从员工表和部门表联合查询的不同方式看CBO对不同SQL的优化

名词解释：

CBO Cost-Based Optimization 基于代价的优化器

往下进入正题：

有一张员工表这样设计：

create table emp(
id int,
name nvarchar2(20),
deptid int,
primary key(id));

可以这样给它塞入三十万条记录：

insert into emp
select rownum,
dbms_random.string('*',dbms_random.value(6,20)),
dbms_random.value(1,10)
from dual
connect by level<300001;

还有一张部门表这样设计：

create table dept(
id int,
name nvarchar2(20),
primary key(id));

这回选择逐条插值：

insert into dept(id,name) values('1','dev');
insert into dept(id,name) values('2','prod');
insert into dept(id,name) values('3','sales');
insert into dept(id,name) values('4','postsales');
insert into dept(id,name) values('5','market');
insert into dept(id,name) values('6','lab');
insert into dept(id,name) values('7','research');
insert into dept(id,name) values('8','adv');
insert into dept(id,name) values('9','hr');
insert into dept(id,name) values('10','mng');

需求出来了，要找员工名以AK打头，属于生产prod、销售sales、售后postsales和市场market四个部的员工。

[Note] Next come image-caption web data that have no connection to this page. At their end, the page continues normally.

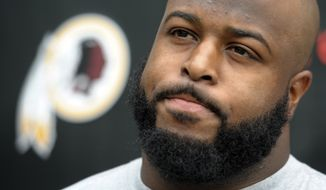 **FILE** Washington Redskin defensive lineman Barry Cofield speaks with reporters during their NFL training camp at Redskins Park in Ashburn, Va., Saturday, July 28, 2012. (AP Photo/Cliff Owen)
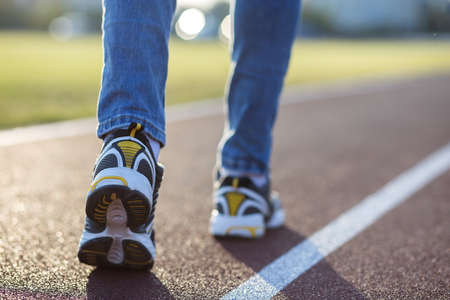 Close up of woman feet in sport sneakers and blue jeans on running lane on outdoor sports court.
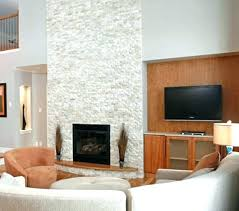white stone fireplace living room with decor whit
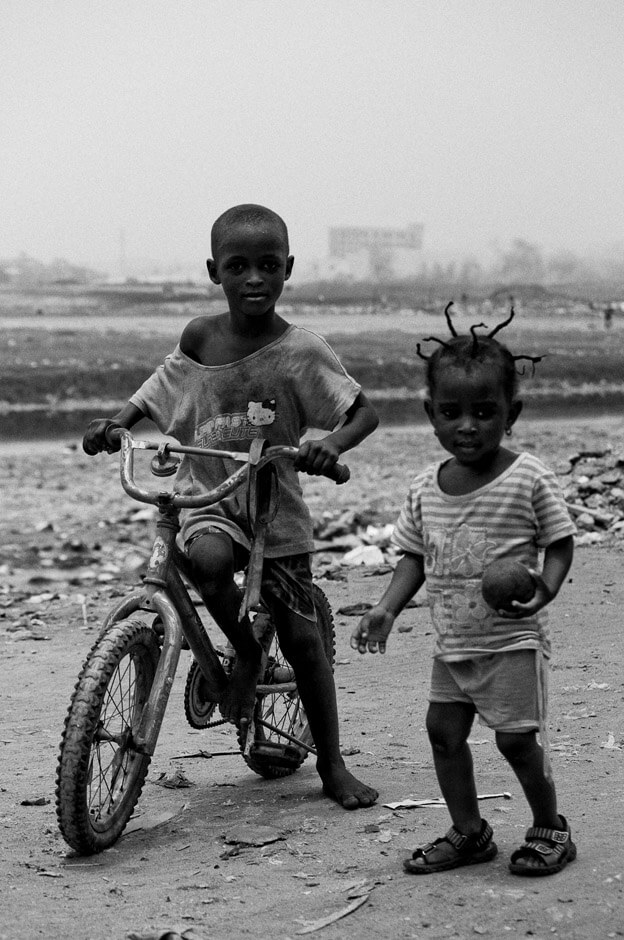 Two children surrounded by trash in the neighbourhood of Agbogbloshie in Ghanas capital Accra, better known by the locals as Sodom & Gomorrah.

按我机器上产生的结果，以AK开头的记录是466条，占emp表总数的0.15%；四个部的员工占dept表总数的4成。

按常规理解，应该是先过滤再连接最高效，但既然是实验，就把能出来正确结果的各种SQL都试试，比较一下。

满足这个需求的SQL不少，首先便是：

1.
select emp.name,dept.name from emp,dept where emp.deptid=dept.id and emp.name like 'AK%' and dept.id in (2,3,4,5)

这条SQL是让员工表和部门表内联，然后让表连接条件和两个过滤条件统一写到where从句中。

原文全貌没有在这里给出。